The coalition that found itself over the barrel in connection with the Conservative People’s Party’s (EKRE) national anthem bill turned the tables on the party yesterday. While it is probable no minister regarded the anthem bill as among even one hundred most important questions, members of the cabinet decided to support EKRE’s bill last month.
The only one to remain opposed was Minister of Culture Indrek Saar (SDE) who did not see the need to regulate the anthem on the legislative level. Minister of Justice Urmas Reinsalu (IRL) was clearly in favor of the plan.
Even though the government found that the anthem bill is rather unnecessary, no one wants having shot down the bill to show up on their resume before parliamentary elections. And so, the government thought it best to support the bill in principle.
The Riigikogu Constitutional Committee decided yesterday that there will be no national anthem act and instead the anthem will be mentioned in the Estonian Flag Act. The latter will be complemented with the following sentence: “Upon hoisting the Estonian flag on the Tall Hermann Tower the musical signature of the opening phrases of Friedrich Pacius’ song “Mu isamaa, mu õnn ja rõõm” (lyrics by Voldemar Jannsen) as the Estonian national anthem will be used, while upon the lowering of the flag a signature based on a fragment of Gustav Ernesaks’ (lyrics by Lydia Koidula) song “Mu isamaa on minu arm” will be used.”
To borrow soccer terms, a good pass by EKRE culminated in a goal scored against the party.

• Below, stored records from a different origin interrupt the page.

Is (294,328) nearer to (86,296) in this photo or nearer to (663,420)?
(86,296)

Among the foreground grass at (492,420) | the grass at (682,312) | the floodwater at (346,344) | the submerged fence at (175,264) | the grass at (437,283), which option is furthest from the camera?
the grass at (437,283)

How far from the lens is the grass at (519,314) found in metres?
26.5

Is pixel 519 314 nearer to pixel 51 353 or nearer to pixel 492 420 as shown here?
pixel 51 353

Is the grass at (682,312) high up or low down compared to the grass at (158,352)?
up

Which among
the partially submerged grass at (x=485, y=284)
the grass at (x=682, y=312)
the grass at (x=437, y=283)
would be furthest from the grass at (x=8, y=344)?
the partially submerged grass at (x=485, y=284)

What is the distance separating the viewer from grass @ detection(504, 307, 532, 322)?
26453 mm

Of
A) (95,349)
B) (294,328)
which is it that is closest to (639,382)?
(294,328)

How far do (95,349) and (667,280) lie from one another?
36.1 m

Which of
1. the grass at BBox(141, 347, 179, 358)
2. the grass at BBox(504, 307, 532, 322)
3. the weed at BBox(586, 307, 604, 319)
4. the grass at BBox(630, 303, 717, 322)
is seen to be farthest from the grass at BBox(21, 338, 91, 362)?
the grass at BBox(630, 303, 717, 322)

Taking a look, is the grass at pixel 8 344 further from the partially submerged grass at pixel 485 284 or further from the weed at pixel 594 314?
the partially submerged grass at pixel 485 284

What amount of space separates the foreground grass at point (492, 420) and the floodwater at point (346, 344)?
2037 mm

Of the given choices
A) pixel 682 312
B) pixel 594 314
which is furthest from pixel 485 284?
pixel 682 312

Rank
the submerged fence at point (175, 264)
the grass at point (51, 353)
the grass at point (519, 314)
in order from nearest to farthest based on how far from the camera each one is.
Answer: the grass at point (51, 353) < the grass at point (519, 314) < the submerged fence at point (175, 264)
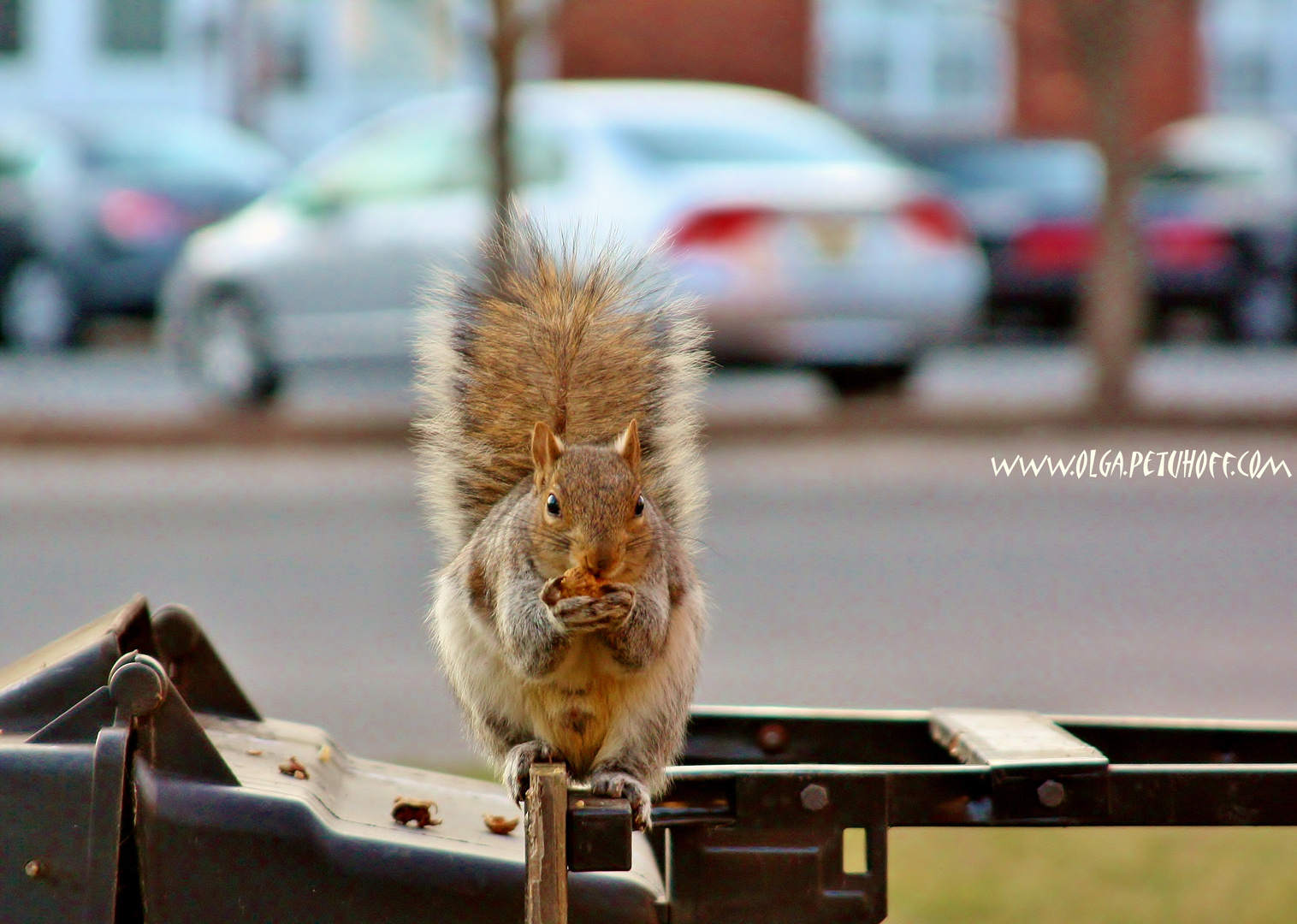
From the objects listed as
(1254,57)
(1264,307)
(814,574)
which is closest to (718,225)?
(814,574)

Member of the committee and EKRE Riigikogu faction Jaak Madison said something like that was expected.
“It was too much to hope for other parliament parties to be able to accept the fact EKRE has managed to introduce important draft legislation that would help elevate the national anthem to the same level as the flag and coat of arms,” he said. “We can write somewhere that this is the anthem and that is how it will remain, but it is a matter of good legislative drafting. Can an initiative that has been approved by the government not pass because it came from EKRE? It is peculiar, ugly, and shameful.”
Committee member Mart Nutt (IRL) said there were several reasons for the decision. “Talking about a proper law, it would have been a single line as many of EKRE’s proposals concerned the procedure of listening to the anthem and relevant behavior which is not something that needs to be regulated by law,” he said. “Would there be sense in writing a law consisting of a single line of text? I think not.”
The committee only discussed the bills for a short time yesterday. The anthem bill was voted down and the flag act amendment passed.
Nutt said the amendment solves EKRE’s concern over a debate of changing the anthem. “It makes it impossible to change the anthem outside of amending the law,” he assured.
Both bills will reach the floor next week, irrespective of the committee’s endorsement. The flag act amendment will be presented by none other than EKRE’s Jaak Madison. “I decided to do it as a ploy,” he said.
EKRE proposed draft legislation that would designate “Mu isamaa, mu õnn ja rõõm” by Pacius (music) and Jannsen (lyrics) as Estonia’s national anthem in January. The party’s bill also included instructions of when and how the anthem can be played. People who were against EKRE’s initiative included Equality Commissioner Liisa Pakosta.